X can be placed before L (50) and C (100) to make 40 and 90. 
C can be placed before D (500) and M (1000) to make 400 and 900.

Given a roman numeral, convert it to an integer. Input is guaranteed to be within the range from 1 to 3999.

Example 1:
Input: "III"
Output: 3

Example 2:
Input: "IV"
Output: 4

Example 3:
Input: "IX"
Output: 9

Example 4:
Input: "LVIII"
Output: 58
Explanation: L = 50, V= 5, III = 3.

Example 5:
Input: "MCMXCIV"
Output: 1994
Explanation: M = 1000, CM = 900, XC = 90 and IV = 4.

分析及思路：

首先对题目做分析如下：

总的来说，罗马数字不外乎这几种组合方式：第一种是几个相同的组合如III,II分别代表3和2，第二种是较小数在较大数右侧组合如VI, XII分别代表6和12，第三种是较小数在左侧的组合如IV,IX分别代表4和9，还有一种是单个判断，一个符号代表一个数。

如果我们统一按照从左到右的方式计算总和，那么在这四种组合方式中，第一种、第二种都是可以通过最后一种方法计算得到的，单个获取值相加即可。也就是说只需要考虑两种情况：一种是单个符号的情况，一种是较小数在左侧的情况。

接下来便是选择实现方法了，好的方法可以节省代码量，并具有更高的速度：

自己对字符串操作比较熟悉，而且字符串处理也很快，所以类似的题目，第一想法就是用字符串方法实现。一开始是想构建一堆if-elif-else，只需要把每种情况囊括进去就ok，写了一半感觉太乱了，于是选用字符串函数直接替换符合条件的值，最后统一为列表依次取值计算。

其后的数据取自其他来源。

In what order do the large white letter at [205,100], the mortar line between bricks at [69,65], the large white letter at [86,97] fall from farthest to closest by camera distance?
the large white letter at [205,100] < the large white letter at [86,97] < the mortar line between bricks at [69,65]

还有一种方法，既然这里面有映射关系，那哈希就应该被想到，python中有现成的数据结构：字典，从这个角度也是有一种方法能解的，速度应该更加快。

代码：

利用字符串函数和列表实现：

class Solution:
    def romanToInt(self, x):
        """
        :type x: str
        :rtype: int
        """
        res = 0

        # 2位不同
        x = x.replace('IV', '4,')
        x = x.replace('IX', '9,')
        x = x.replace('XL', '40,')
        x = x.replace('XC', '90,')
        x = x.replace('CD', '400,')
        x = x.replace('CM', '900,')

        # 1位
        x = x.replace('I', '1,')
        x = x.replace('V', '5,')
        x = x.replace('X', '10,')
        x = x.replace('L', '50,')
        x = x.replace('C', '100,')
        x = x.replace('D', '500,')
        x = x.replace('M', '1000,')

        l = x.rstrip(',').split(',')
        for each in l:
            res += int(each)
        return res

利用字典实现：

class Solution:
    def romanToInt(self, x):
        """
        :type x: str
        :rtype: int
        """
        i = 0
        res = 0
        one_dict = {'I':1, 'V':5, 'X':10, 'L':50, 'C':100, 'D':500, 'M':1000}
        two_dict = {'IV':4, 'IX':9, 'XL':40, 'XC':90, 'CD':400, 'CM':900}

        while i<len(x):
            if x[i:i+2] in two_dict:
                res += two_dict[x[i:i+2]]
                i += 2
            else:
                res += one_dict[x[i]]
                i += 1
        return res

总结：

由于运行耗时感觉误差太大了，没什么意义，就不再贴图了，以实际运行时为准。

这个题目用hash的方式感觉是更好的，不过无论是哪种方法，总体思路的核心是一个映射关系，只要分析清楚映射关系，代码是比较好构思的，而且速度也不会相差太大。